Have you ever called Apple tech support? If you did, the first thing you’d hear is: “Hi, I’m an automated voice system that can understand complete sentences! So tell me, what can I help you with today, William?”—Especially if your name is also William.
Apple is known for a delivering “good” customer service. I concur. But, there is a difference between “customer service” and “good customer service”.
When you call Apple, your customer service starts with a robot that you speak to in plain language. The robot helps decide what human would be most useful to you. Then you speak to the human, and they solve your problem quickly, in a friendly manner. Even if you’re upset when you call, you’re less likely to be upset when the call is over.
If you’re reading this, you’re probably not Apple. You’re probably a small business like we are. And like us, you probably work very hard to address all of your client’s questions, quickly and completely. You have some late nights, making sure you deliver on time. When your client has a problem, you move mountains to solve that problem. This is “customer service”. Every business with competition, and a product people want, must have customer service. We have to respond to emails in a timely manner. We must address questions. We must educate. We must meet deadlines. This is customer service, and a sufficiently smart robot could do it. But they don’t and here’s why:
Customer experience is customer service’s conjoined twin. Inseparably connected, but distinctly different.
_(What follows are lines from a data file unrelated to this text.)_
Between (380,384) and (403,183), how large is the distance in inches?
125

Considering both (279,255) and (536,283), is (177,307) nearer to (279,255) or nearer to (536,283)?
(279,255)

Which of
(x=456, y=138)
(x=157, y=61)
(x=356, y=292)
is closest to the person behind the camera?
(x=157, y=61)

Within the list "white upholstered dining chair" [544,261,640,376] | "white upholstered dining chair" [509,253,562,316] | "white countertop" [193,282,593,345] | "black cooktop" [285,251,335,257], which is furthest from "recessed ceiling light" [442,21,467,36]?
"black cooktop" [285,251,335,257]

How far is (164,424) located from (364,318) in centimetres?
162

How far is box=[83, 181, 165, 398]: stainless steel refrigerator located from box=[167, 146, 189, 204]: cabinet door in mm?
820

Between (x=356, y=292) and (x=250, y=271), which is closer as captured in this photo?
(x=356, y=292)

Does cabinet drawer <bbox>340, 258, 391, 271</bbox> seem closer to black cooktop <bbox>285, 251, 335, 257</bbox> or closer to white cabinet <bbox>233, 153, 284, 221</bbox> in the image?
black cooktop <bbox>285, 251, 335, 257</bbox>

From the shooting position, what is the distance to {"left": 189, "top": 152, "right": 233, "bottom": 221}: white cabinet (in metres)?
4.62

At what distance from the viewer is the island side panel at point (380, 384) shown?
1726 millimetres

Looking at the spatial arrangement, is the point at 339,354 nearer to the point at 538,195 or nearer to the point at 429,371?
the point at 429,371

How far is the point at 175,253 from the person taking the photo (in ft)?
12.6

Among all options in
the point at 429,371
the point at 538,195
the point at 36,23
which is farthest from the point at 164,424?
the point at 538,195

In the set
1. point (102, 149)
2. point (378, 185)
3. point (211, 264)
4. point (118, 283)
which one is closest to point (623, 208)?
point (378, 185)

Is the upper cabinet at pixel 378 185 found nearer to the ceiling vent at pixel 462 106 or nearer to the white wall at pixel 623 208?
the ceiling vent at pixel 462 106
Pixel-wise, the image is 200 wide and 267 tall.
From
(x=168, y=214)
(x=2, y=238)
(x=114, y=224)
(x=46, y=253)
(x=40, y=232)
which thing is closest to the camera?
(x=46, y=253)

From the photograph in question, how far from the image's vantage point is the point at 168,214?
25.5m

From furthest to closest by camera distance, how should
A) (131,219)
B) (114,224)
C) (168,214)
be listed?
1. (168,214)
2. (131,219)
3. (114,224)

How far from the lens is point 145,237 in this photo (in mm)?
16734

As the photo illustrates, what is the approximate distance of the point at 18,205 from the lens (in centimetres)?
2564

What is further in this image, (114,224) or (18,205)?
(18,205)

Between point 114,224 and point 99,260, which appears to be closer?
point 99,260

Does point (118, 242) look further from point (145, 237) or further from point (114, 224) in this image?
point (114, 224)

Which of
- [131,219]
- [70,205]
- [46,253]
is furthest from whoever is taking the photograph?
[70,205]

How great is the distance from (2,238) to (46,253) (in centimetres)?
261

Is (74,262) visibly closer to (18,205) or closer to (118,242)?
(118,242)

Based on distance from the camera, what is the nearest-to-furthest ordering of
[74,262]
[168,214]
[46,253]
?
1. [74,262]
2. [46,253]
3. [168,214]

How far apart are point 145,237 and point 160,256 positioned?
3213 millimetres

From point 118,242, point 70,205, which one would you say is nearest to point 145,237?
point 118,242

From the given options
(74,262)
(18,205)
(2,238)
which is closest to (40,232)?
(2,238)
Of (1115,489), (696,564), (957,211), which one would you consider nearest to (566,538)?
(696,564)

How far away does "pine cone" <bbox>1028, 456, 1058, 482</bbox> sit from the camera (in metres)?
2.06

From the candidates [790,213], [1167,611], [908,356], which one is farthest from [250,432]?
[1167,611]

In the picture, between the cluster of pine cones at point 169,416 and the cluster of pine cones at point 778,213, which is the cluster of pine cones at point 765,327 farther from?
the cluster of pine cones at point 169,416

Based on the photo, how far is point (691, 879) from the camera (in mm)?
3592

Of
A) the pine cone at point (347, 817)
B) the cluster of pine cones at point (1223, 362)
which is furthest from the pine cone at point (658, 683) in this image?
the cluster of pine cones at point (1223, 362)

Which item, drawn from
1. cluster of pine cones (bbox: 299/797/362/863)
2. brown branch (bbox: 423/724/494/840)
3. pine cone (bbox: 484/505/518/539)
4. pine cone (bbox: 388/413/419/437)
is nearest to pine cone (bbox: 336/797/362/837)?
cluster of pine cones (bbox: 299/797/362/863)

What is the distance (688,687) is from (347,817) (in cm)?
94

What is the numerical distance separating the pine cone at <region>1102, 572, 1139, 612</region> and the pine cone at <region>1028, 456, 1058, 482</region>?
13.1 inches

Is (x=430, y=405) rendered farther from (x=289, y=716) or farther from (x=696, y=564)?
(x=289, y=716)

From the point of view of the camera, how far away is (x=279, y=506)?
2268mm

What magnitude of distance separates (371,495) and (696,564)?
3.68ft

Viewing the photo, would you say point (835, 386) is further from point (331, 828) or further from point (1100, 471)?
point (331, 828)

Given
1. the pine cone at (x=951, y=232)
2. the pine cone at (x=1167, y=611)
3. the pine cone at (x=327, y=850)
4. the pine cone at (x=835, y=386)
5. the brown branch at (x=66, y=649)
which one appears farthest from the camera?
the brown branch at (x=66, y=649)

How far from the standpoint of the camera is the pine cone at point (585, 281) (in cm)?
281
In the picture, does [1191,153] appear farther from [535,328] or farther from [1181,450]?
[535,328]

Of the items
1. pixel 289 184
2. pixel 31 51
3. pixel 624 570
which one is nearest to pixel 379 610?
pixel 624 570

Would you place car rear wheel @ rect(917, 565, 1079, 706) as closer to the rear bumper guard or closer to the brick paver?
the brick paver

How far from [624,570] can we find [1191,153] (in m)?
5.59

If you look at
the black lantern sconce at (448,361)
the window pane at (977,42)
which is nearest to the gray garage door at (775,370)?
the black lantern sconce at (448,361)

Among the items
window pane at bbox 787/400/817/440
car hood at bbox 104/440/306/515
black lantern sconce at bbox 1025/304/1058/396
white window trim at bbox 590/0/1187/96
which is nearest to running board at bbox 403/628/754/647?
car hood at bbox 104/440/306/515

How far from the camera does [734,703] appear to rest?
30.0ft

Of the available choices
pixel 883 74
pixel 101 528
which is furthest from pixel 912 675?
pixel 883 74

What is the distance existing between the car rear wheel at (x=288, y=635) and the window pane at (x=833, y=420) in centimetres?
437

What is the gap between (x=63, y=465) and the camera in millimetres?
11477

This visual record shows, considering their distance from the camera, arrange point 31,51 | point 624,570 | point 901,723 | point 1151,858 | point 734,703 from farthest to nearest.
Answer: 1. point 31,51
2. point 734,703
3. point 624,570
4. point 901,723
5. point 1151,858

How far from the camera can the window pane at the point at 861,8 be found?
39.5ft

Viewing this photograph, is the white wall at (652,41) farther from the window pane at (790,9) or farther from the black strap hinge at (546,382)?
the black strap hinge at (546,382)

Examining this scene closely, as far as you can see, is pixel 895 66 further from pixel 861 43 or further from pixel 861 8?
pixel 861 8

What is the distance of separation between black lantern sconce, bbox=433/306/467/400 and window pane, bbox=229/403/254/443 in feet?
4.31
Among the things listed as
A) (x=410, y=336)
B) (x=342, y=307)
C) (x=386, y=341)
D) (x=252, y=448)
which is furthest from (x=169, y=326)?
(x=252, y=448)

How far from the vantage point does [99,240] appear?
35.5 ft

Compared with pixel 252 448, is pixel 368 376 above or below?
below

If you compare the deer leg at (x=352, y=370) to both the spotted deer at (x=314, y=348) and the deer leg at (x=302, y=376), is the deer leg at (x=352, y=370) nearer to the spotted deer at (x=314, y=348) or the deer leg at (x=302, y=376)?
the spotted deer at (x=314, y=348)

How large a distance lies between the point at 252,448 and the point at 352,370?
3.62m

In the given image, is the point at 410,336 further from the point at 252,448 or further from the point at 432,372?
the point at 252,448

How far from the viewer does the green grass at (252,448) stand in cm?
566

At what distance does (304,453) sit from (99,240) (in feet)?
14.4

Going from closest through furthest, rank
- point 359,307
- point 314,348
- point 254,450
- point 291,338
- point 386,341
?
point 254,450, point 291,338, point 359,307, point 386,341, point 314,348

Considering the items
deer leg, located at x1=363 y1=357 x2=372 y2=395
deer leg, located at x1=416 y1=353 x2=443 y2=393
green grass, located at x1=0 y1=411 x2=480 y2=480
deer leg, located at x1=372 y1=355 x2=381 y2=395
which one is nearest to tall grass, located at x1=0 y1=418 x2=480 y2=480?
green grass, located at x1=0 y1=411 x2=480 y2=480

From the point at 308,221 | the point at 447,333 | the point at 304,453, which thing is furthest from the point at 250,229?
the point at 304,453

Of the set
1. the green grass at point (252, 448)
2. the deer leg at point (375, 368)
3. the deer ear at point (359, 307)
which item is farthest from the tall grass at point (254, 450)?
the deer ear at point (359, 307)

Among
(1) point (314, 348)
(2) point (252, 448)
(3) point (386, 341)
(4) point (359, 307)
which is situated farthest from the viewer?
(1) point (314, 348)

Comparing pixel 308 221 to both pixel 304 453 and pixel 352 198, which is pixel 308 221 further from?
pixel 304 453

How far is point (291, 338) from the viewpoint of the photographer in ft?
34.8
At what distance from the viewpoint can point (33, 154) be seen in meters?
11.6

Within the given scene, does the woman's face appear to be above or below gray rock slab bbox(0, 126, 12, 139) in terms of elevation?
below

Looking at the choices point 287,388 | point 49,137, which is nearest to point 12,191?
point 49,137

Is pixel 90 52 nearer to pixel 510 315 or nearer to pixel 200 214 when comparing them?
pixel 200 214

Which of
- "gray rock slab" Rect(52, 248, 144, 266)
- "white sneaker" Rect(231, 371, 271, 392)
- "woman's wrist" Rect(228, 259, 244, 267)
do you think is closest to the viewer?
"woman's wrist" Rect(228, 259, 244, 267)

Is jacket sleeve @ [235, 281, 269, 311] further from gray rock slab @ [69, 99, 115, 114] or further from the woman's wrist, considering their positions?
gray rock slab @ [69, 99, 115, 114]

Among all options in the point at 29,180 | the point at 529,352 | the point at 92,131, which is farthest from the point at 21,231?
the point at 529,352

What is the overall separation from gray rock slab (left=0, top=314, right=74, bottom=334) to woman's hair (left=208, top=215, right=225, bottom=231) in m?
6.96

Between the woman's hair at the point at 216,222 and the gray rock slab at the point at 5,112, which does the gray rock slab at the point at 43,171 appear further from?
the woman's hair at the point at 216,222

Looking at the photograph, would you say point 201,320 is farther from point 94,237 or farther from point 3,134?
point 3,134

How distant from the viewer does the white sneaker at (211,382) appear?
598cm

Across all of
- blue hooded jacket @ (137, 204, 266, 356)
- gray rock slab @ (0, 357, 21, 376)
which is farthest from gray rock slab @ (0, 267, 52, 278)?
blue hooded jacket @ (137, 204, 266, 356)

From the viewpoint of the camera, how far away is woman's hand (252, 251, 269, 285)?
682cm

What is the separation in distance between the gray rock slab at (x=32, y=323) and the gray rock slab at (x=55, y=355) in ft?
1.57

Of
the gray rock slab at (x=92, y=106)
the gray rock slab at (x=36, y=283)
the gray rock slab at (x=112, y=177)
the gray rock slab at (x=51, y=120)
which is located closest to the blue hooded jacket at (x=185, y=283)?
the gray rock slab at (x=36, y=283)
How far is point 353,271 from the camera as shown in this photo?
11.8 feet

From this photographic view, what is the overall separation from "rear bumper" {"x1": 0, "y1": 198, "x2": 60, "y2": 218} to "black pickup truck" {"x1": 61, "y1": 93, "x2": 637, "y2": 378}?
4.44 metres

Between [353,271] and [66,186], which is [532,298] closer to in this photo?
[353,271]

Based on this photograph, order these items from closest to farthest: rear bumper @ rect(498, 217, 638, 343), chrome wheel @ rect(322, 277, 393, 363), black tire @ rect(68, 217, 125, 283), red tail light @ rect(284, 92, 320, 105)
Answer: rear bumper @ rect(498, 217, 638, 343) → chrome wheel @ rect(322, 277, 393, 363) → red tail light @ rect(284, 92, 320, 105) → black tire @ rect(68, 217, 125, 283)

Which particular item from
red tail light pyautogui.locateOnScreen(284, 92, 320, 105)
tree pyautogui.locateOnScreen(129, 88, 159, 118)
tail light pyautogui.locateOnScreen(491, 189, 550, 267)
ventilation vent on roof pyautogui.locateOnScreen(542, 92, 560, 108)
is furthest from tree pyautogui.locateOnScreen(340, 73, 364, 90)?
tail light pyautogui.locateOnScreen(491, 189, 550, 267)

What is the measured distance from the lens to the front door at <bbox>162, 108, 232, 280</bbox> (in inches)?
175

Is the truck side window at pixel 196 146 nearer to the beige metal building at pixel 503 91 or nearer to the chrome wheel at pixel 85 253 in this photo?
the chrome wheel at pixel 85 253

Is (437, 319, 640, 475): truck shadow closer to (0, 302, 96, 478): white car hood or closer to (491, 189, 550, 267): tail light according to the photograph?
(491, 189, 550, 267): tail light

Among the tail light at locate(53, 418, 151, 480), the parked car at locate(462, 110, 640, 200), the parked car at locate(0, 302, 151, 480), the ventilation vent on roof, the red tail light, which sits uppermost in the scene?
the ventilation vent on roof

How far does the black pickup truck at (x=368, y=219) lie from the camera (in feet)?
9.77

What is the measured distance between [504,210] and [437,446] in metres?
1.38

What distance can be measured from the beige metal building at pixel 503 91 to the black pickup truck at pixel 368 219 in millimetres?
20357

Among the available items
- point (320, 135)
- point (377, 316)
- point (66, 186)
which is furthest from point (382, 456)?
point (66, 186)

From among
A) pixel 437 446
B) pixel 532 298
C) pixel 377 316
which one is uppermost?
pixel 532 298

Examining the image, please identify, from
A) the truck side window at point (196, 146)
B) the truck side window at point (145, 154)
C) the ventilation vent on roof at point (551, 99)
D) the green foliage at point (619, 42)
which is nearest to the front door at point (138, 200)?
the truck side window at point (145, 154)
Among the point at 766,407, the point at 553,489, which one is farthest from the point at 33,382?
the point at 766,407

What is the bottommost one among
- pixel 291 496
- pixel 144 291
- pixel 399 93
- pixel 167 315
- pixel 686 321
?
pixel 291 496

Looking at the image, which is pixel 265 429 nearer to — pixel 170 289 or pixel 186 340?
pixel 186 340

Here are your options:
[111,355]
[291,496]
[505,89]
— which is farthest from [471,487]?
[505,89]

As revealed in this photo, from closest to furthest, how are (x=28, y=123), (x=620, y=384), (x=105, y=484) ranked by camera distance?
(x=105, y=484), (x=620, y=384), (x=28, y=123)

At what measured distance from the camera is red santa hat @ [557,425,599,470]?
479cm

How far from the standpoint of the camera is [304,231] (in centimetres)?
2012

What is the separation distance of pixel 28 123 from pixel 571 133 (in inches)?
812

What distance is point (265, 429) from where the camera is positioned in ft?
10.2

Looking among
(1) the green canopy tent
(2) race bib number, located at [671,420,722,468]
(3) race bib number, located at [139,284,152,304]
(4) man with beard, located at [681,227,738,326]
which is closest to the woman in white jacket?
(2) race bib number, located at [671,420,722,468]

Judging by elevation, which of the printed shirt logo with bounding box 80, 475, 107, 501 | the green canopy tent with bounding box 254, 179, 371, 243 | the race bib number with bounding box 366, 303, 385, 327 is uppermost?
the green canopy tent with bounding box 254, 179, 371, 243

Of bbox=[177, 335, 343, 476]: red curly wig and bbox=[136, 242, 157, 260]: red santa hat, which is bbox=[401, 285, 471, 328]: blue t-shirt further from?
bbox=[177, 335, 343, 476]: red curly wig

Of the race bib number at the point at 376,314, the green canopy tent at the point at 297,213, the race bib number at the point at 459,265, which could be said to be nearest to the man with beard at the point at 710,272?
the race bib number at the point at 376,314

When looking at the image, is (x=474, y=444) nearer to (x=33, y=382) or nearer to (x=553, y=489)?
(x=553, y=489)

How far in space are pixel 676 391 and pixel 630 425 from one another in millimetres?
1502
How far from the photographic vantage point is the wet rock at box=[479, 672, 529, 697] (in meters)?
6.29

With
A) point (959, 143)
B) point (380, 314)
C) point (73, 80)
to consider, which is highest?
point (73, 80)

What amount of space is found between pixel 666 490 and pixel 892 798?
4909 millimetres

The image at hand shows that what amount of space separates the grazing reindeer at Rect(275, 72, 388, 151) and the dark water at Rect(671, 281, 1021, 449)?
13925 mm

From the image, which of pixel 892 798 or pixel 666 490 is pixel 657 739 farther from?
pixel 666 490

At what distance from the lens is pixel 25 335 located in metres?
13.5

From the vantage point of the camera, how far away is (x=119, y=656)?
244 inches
Unfortunately, if you’re listening closely, you’ll hear the terms “Customer Service” and “Customer Experience” used interchangeably. That’s wrong and It’s missing something crucial. That something is, to generalize, a matter of perspective.
Customer service is something you do, whether by the tools you provide on your website, or by a personal interaction with your client that makes it easier for them to get what they need. Customer experience, on the other hand, is something that belongs to your client. In fact, it may be the case that you cannot directly influence your customer’s experience at all. Some people have bad experiences in everything they do, because they bring that experience with them. Luckily this isn’t usually the case, but the point remains that customer service is largely your domain, while customer experience is largely theirs.
Of course, you could relegate your client’s experience all to their own responsibility, but that misses a huge opportunity.
Think about Apple’s robot customer service again. The robot you first speak to when you call Apple is providing customer service. Customers who call have a need to talk to someone who can help them, and Apple’s robot is helping them get there. It’s customer service, but it’s also influencing the customer experience. But when customers call Comcast, for example, they’re met with a recording that says “Press 1 for…. Press 2 for… Press 3 for…”. If you’re already a little frustrated, as people calling for support often are, listening to the recording feels like it’s in the way of getting the service you need. People go through those recorded systems and their customer experience is getting worse and worse each second they have to listen to the recording go through topics that are irrelevant to their needs. Sometimes by the time they’re actually talking to a human, their customer experience is so low that “good” customer service is almost impossible and companies have to resort to giving things away for free just to get their customers back to neutral.
This is demonstrating the overlapping elements of customer service and customer experience. While the experience is the customers, and whether they have a good experience or a bad one is largely in their court, a business still has to deal with the experiences customers are actually having, or else lose those customers. You can provide objectively good customer service by being timely and thorough, but if you’re not paying attention to, and attempting to positively influence, the customer’s experience it can be largely irrelevant.
Your customer service is found anywhere your client interacts with you. But your customer’s experience is is found anywhere they interact with your footprint. Your website, your product packaging and branding, your hold music, your outgoing voicemail message, your physical location, your price point, the product itself, even the way your client’s friends feel about the product; an excellent product which your client’s friends make fun of them for using is not giving them a good customer experience.
Good customer service alone cannot create a great customer experience. But, good customer service influences your customer’s experience.
If this division in definitions is new to you, I suggest taking time to list every customer service activity you engage in with your business. Once you have your list, try to identify what might be better classified as customer experience, and what might be classified as the overlap between the two. Looking clearly at what these different activities actually are in your business will make it easier for you to improve across the board and identify whether your strictly customer service activities are improving or hindering your customer’s experience as a whole.